Renzo Arbore rivela che “Le chiamavano Jazz Band” e’ “ancora una volta un’altra televisione, una tv artigianale. E’ fatta in casa nel vero senso della parola perche’ l’abbiamo fatta a casa mia”. In questa prima serata (Rai Storia, martedi’ 20 dicembre) lui e Pupi Avati racconteranno (supportati da prezioso materiale di repertorio tra cui i film di Avati) l’eta’ dell’oro del jazz nel nostro Paese, seduti sul divano di casa Arbore: “Le origini italiane del jazz sono fortissime – spiega Arbore – Il primo disco jazz al mondo e’ stato fatto da un siciliano: Nick La Rocca di Salaparuta. E il jazz italiano e’ una delle eccellenze italiane, al pari della moda e del design”. “Io sono un jazzista fallito – scherza Avati, con l’ironia che lo contraddistingue – Ancora oggi, dopo 48-49 film, ammetto senza vergogna che il mio sogno sarebbe stato quello di diventare un grande jazzista. Nel mio studio, accanto al computer e a tutto quello che mi serve per scrivere, c’e’ sempre il clarinetto montato, pronto per una chiamata non saprei di chi, forse del Padreterno.
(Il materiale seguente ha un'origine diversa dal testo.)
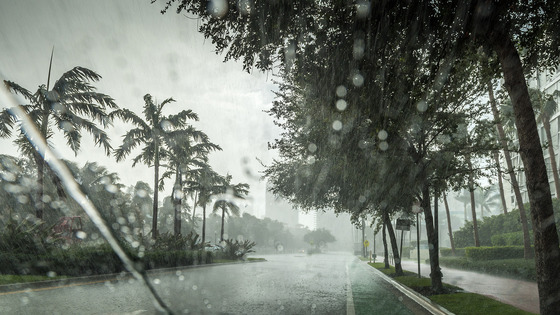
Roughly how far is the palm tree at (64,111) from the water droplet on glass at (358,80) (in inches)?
557

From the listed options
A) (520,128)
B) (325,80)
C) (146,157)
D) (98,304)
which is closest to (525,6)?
(520,128)

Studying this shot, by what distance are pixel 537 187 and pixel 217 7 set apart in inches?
230

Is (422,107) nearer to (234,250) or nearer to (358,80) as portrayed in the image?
(358,80)

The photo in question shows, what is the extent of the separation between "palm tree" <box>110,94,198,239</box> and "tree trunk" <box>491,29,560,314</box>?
2094 centimetres

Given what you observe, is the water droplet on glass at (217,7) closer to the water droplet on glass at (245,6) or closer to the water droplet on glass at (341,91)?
the water droplet on glass at (245,6)

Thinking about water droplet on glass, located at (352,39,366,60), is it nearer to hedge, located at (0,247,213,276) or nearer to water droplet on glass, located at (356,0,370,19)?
water droplet on glass, located at (356,0,370,19)

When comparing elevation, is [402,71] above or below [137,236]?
above

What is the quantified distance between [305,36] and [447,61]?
2.63m

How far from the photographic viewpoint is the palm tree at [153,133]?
2473 centimetres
Ma il jazz non mi ha voluto, la musica non mi vuole bene. E il cinema e’ stato un rimedio, una rassegnazione”. Per celebrare il suo amore per il jazz, il regista ha anche comprato la casa di Bix Beiderbecke, celebre jazzista statunitense: “Mantenerla e’ un impegno economico e psicologico, c’e’ una persona che tutti i giorni va ad aprirla per i visitatori ma e’ l’orgoglio della mia vita. Per me e’ motivo d’orgoglio essere diventato padrone di casa di Bix”. A proposito del “fallimento” di Avati come jazzista, Arbore rivela sorridendo: “E’ fallito perche’ e’ arrivato Lucio Dalla che suonava molto meglio di lui. Avrebbe voluto ammazzarlo! Voleva buttarlo giu’ dalla Sagrada Familia durante un viaggio a Barcellona”. Ad accompagnare i due nel loro racconto, firmato da Fabrizio Corallo, ci sara’ Gege’ Telesforo. Il direttore di Rai Storia Silvia Calandrelli ringrazia Renzo Arbore che, dice, “ogni anno racconta qualcosa per noi gratuitamente”. “Posso farlo perche’ ci sono altri programmi che mi pagano” risponde, con una risata, lo showman che sara’ anche il protagonista di altri due racconti nei due martedi’ successivi: “Quando la radio…” e “Napoli Signora”, stesso canale stessa ora.